Arrange the entries as a numbered list, starting at the line containing "Is point 34,240" and ending at the line containing "Answer: point (700, 401), point", both included. Leave out blank lines.

▬▬▬▬▬▬

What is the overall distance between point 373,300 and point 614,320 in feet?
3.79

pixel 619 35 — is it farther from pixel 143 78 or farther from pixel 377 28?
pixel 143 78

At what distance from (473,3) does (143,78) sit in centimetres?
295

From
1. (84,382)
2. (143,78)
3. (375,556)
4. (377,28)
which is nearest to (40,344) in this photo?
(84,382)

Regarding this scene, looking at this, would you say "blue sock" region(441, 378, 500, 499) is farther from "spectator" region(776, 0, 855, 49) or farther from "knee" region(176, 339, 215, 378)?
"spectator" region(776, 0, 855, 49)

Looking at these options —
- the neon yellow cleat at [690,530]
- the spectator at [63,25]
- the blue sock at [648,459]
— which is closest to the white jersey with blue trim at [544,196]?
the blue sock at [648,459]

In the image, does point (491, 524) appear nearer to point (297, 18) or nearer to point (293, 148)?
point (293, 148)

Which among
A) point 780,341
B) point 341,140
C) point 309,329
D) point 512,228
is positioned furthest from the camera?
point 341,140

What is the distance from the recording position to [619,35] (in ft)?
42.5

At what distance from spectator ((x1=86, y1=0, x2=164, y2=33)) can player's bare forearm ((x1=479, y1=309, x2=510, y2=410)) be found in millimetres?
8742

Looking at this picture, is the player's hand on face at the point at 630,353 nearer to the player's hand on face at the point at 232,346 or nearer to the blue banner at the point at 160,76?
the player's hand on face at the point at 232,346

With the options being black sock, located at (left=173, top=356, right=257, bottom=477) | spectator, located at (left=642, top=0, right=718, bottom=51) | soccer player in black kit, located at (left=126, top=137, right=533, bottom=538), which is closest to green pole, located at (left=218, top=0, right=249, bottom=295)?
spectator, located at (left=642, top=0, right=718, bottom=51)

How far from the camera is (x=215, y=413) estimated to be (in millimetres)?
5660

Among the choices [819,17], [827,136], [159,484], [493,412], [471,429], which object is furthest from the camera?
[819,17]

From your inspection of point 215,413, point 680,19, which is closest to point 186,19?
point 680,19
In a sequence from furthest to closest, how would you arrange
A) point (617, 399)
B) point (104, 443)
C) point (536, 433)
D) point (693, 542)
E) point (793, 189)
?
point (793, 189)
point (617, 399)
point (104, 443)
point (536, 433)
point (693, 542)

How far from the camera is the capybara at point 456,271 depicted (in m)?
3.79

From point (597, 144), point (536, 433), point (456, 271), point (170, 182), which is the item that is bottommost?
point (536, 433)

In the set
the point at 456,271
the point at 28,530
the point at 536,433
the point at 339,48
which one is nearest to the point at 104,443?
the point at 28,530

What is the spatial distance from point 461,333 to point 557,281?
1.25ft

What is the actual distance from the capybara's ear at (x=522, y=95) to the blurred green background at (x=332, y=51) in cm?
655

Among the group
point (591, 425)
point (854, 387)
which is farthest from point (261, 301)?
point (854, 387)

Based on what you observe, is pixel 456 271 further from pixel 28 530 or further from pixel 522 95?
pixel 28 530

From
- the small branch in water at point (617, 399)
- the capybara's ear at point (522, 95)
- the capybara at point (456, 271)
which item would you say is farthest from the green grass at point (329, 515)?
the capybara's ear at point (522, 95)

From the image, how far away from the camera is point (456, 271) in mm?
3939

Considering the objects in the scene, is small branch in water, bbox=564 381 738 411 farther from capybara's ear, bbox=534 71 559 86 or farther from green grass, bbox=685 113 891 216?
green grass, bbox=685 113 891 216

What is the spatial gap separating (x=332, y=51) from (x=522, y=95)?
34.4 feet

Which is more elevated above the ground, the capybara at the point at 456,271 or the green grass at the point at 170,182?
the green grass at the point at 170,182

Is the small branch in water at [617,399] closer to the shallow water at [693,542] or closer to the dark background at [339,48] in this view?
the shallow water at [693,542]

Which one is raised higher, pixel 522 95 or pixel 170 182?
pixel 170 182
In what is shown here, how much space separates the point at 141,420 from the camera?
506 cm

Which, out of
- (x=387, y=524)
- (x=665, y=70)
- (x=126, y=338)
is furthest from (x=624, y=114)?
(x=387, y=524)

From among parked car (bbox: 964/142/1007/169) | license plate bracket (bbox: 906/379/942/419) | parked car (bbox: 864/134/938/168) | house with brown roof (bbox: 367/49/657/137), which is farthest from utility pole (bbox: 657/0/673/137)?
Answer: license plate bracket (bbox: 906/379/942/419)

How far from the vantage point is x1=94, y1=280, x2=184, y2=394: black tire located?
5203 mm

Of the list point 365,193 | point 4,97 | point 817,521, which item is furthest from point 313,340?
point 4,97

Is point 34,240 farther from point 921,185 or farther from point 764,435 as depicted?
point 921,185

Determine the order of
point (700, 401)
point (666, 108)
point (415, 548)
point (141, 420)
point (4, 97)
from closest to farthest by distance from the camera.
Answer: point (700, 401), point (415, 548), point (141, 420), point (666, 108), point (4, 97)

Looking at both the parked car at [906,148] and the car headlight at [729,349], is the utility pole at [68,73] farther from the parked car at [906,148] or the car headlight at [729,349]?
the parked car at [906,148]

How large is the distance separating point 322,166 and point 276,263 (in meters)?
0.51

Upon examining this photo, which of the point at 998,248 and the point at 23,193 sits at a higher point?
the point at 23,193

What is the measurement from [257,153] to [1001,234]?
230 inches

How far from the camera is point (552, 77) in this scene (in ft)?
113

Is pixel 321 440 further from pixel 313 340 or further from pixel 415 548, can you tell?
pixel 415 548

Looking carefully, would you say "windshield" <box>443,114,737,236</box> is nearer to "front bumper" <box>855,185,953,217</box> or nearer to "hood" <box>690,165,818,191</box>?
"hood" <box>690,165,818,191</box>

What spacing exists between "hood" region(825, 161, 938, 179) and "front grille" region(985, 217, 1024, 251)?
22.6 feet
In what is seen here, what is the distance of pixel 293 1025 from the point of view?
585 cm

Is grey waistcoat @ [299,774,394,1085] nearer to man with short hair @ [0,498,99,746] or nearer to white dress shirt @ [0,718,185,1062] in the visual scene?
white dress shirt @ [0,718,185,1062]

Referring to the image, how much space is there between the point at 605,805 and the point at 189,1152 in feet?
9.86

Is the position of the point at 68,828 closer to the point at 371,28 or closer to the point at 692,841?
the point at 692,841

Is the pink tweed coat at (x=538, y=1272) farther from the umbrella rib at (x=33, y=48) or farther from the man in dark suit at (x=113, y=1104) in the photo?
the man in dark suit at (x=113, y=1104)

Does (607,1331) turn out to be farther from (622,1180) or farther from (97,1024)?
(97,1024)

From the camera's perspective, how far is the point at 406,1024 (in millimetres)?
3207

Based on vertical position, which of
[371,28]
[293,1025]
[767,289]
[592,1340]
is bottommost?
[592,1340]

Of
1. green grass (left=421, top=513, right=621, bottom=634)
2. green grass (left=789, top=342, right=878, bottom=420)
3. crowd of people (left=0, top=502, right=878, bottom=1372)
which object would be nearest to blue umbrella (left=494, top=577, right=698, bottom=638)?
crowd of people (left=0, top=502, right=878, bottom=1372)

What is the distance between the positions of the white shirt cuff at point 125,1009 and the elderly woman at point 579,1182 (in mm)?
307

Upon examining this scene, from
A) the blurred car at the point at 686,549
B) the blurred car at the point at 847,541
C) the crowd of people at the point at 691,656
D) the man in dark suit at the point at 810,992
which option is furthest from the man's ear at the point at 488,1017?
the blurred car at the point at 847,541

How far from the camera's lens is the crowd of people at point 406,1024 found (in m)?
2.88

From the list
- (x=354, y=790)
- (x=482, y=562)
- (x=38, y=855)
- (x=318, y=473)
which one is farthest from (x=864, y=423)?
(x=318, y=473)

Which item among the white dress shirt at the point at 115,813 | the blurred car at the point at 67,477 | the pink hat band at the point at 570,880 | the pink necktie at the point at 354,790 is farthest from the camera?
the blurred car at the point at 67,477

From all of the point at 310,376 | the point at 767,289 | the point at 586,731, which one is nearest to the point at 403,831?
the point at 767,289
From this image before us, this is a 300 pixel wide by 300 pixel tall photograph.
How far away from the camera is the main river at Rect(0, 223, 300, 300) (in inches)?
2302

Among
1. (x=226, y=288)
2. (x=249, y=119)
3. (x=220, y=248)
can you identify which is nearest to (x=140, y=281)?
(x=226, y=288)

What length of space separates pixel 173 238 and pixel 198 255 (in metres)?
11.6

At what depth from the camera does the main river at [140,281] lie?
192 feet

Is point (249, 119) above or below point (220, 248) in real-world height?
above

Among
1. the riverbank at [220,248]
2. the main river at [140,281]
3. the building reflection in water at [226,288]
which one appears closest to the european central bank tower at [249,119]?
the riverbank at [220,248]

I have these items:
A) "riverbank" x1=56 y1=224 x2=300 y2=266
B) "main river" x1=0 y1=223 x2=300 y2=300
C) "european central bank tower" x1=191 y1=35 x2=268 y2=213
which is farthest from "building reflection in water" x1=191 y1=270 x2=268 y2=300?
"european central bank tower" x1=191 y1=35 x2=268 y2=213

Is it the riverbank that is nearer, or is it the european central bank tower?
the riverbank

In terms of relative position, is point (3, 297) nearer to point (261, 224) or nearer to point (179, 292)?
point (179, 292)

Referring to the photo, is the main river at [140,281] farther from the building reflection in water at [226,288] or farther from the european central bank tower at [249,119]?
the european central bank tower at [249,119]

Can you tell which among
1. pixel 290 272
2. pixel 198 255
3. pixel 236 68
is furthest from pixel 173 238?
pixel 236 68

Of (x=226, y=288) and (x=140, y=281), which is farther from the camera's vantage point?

▬▬▬▬▬▬

RESPONSE BELOW »
1. Is point 34,240 farther from point 921,185 or farther from point 764,435 as depicted?
2. point 921,185
3. Determine the order of
4. point (700, 401)
5. point (666, 108)
6. point (415, 548)
7. point (141, 420)
8. point (4, 97)
9. from closest to farthest by distance from the camera.
10. Answer: point (700, 401), point (415, 548), point (141, 420), point (666, 108), point (4, 97)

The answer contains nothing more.